Не больше пятнадцати…
Мунир опять подал голос, и по телу Фёдора прошла судорожная дрожь, столько боли было в крике истязаемого существа, в крике, так похожем на плач маленького ребёнка.
– Осталось десять метров! – отчаянно заорал юноша. У него всегда был хороший глазомер, и он знал, что сейчас не ошибается. И плевать, как там на него смотрит Хардов. – Девять. Восемь…
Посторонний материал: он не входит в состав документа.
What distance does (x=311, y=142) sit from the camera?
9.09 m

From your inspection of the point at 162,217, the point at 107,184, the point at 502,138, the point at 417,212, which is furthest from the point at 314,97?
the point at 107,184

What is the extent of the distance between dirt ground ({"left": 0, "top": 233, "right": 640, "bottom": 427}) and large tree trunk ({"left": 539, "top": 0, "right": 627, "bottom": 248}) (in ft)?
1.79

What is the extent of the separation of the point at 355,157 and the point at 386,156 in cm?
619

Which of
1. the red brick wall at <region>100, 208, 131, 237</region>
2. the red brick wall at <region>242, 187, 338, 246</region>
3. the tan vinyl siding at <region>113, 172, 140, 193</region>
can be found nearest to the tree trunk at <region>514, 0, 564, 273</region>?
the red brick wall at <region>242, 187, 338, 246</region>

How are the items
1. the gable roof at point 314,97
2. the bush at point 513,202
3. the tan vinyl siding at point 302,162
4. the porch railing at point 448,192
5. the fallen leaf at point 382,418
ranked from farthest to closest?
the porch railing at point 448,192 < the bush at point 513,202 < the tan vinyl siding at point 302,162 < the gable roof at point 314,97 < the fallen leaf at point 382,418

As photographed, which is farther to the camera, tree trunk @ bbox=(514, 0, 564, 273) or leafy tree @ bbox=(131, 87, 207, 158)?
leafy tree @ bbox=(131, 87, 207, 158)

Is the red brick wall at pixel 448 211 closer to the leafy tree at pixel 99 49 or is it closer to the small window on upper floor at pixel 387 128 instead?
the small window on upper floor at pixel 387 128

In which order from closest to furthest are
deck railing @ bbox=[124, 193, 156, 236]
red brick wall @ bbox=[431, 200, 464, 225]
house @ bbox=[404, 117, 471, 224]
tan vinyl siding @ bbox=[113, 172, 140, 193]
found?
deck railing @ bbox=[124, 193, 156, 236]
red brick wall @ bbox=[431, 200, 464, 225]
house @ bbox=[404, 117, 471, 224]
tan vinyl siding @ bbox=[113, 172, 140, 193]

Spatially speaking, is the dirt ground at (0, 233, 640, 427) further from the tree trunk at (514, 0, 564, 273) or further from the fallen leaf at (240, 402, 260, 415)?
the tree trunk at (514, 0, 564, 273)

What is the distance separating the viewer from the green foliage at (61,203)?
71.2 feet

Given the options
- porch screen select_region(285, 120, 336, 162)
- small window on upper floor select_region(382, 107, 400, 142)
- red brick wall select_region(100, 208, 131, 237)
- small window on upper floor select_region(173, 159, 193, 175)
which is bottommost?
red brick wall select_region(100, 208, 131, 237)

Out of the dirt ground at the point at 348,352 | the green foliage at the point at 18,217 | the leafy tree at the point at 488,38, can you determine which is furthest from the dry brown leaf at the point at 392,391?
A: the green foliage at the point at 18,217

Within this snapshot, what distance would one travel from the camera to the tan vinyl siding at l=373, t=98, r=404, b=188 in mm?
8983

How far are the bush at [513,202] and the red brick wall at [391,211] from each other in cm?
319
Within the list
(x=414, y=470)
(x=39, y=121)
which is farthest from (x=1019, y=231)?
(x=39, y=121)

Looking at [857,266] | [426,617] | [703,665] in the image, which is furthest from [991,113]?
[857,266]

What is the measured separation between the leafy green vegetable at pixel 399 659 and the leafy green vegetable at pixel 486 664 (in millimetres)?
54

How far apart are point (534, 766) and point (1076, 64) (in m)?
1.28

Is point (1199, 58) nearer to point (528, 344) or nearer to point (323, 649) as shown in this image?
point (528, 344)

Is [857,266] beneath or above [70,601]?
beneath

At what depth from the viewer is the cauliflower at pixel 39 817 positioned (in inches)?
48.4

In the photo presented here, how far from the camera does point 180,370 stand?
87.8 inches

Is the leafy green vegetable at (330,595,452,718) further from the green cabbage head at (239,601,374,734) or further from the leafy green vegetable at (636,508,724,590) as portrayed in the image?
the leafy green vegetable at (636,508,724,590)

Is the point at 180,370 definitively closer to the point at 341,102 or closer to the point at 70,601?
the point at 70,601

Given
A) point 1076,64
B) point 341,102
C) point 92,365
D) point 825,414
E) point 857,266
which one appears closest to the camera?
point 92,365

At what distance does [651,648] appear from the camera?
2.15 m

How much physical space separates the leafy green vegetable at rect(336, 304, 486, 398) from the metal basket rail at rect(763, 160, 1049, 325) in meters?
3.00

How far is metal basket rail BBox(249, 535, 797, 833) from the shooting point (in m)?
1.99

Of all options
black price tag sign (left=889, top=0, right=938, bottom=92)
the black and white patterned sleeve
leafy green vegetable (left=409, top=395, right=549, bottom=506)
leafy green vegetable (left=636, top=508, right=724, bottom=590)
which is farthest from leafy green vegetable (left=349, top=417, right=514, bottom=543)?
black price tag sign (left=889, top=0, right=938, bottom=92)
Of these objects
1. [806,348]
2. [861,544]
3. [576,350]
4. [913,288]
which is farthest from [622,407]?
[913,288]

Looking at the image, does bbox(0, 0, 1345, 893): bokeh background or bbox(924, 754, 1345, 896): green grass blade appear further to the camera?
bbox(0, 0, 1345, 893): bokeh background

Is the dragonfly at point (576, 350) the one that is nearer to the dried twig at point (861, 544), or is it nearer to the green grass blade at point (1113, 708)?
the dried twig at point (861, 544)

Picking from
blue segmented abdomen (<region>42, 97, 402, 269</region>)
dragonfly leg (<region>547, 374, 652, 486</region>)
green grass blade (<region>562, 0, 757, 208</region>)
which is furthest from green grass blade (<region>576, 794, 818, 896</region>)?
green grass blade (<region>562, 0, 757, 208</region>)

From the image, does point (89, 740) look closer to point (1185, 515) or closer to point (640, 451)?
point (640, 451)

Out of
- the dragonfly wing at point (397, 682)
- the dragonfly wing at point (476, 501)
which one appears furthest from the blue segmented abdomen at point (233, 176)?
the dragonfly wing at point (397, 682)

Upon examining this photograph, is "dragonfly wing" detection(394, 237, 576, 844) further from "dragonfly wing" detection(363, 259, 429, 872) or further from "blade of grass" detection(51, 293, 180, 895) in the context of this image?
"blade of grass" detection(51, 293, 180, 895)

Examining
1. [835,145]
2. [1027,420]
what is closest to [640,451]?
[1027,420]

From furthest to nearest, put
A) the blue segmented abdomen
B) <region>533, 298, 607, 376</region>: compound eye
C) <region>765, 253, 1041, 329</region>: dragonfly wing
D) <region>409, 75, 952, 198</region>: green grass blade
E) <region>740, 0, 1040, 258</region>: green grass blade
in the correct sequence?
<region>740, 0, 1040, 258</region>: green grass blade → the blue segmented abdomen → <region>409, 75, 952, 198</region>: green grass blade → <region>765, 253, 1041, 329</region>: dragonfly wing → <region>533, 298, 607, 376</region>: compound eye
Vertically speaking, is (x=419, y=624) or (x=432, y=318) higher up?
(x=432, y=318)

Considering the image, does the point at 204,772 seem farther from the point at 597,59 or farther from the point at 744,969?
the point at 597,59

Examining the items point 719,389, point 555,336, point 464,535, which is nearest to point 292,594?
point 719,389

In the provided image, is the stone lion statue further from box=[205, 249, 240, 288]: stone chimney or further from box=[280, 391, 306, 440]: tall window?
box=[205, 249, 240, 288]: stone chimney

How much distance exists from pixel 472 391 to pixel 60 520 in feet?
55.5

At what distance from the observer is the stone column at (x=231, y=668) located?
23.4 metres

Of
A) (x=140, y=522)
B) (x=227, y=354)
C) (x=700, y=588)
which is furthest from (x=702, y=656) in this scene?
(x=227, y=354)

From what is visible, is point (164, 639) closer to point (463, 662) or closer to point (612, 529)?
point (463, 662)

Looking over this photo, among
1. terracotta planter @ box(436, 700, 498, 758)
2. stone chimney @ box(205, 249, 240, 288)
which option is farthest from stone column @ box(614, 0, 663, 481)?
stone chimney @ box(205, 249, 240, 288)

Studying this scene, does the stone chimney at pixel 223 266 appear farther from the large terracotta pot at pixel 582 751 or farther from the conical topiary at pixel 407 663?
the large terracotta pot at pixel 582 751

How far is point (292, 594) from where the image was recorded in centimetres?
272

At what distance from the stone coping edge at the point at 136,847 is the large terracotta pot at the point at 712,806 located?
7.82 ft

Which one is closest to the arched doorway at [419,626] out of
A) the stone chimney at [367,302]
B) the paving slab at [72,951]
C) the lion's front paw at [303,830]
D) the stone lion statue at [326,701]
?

Плевать! Фёдор не задавался вопросом, с чего это ему вздумалось кричать и таким образом подбадривать команду. И уж тем более как это выглядит со стороны. Он набрал полные лёгкие воздуха, чтобы крикнуть «семь», и…
(Скремлин сейчас умрёт. Взгляд Второго прожжёт его)
осёкся. С ним опять кто-то пытается говорить? Говорить о чём-то тёмном. Кто? И почему «скремлин»? Ворон Хардова – скремлин?!
– Шесть, – сдавленно выдавил юноша.
И увидел.
Два блуждающих пятна налились багрянцем, возможно, это всё ещё и мёртвый свет, но он больше не был холодным. В нём кипела неутомимая ярость. Два блуждающих пятна начали буквально прожигать купол, а потом двинулись по нему, оставляя оплавленные полоски, как на ткани или на горелой бумаге. Мунир захлёбывался в криках невыносимой боли.
– Пять, – сказал Фёдор и почему-то добавил: – Пожалуйста… Четыре. А ну, гребите! Не смейте бросать вёсла! Гребите…
Огни прорвались. Может быть, юноше это только показалось, но прямо перед собой он увидел стену мёртвого огня, всполохи и багряные завихрения, плескавшиеся яростной злобой, и две горящие чёрные точки в глубине, которые заглянули внутрь него, в самое сокровенное и… на миг отпрянули.
– Не смейте, – произнёс Фёдор, с трудом ворочая языком. – Три-и.
Стена огня начала заливать всё, что находилось внутри купола. Столб пламени нёсся прямо на лодку.
«Два», – промелькнуло в голове Фёдора, но он не смог бы поручиться, что сказал это вслух. С какой-то странной апатией пришла мысль: «Нет, этот пламень не сожжёт нас. И не убьёт. Возможно, просто изменит. И, возможно, настолько, что мы станем завидовать мёртвым». И одновременно в яркой вспышке юноша увидел фигуру Хардова, которая показалась ему гораздо более реальной, единственной реальной по сравнению со всем, что творилось вокруг. Гид стоял, вознеся к небу руки, и полы его плаща широко распахнулись.
– Мунир! Я здесь! – зычно прокричал Хардов, как будто происходящее не оказывало на него ни малейшего влияния. – Я здесь, старый друг.
В следующий миг то ли периферийным зрением, то ли краешком сознания Фёдор увидел Мунира, чьё пике больше походило на неконтролируемое падение, и понял, что нос лодки только что пересёк невидимую линию ворот.